» **GIVEN ENTRIES**:
-*-*-

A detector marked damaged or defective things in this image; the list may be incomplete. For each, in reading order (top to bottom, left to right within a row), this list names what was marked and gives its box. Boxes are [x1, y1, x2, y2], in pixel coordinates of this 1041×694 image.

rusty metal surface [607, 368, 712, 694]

-*-*-

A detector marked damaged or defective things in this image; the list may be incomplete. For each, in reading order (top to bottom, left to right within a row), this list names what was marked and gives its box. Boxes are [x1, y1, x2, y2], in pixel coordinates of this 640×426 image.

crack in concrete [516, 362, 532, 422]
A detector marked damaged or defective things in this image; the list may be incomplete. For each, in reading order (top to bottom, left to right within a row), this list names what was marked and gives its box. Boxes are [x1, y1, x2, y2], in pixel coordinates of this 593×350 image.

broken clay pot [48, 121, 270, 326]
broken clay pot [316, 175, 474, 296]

-*-*-

» **EXERCISE REQUIREMENTS**:
Reproduce verbatim every line from the one containing "this 640×426 image." down to the one containing "broken clay pot [316, 175, 474, 296]", including both of those lines.

» **RESULT FOR THIS EXERCISE**:
A detector marked damaged or defective things in this image; the list may be incomplete. For each, in reading order (top to bottom, left to right within a row), this list names what was marked and gives its box. Boxes are [x1, y1, x2, y2], in pixel coordinates of this 640×426 image.

crack in concrete [516, 362, 532, 422]
A detector marked damaged or defective things in this image; the list may be incomplete. For each, in reading order (top to bottom, left to right within a row), this list names what was marked and gives its box. Boxes are [x1, y1, x2, y2], in pixel coordinates of this 593×350 image.

broken clay pot [48, 121, 270, 326]
broken clay pot [316, 175, 474, 296]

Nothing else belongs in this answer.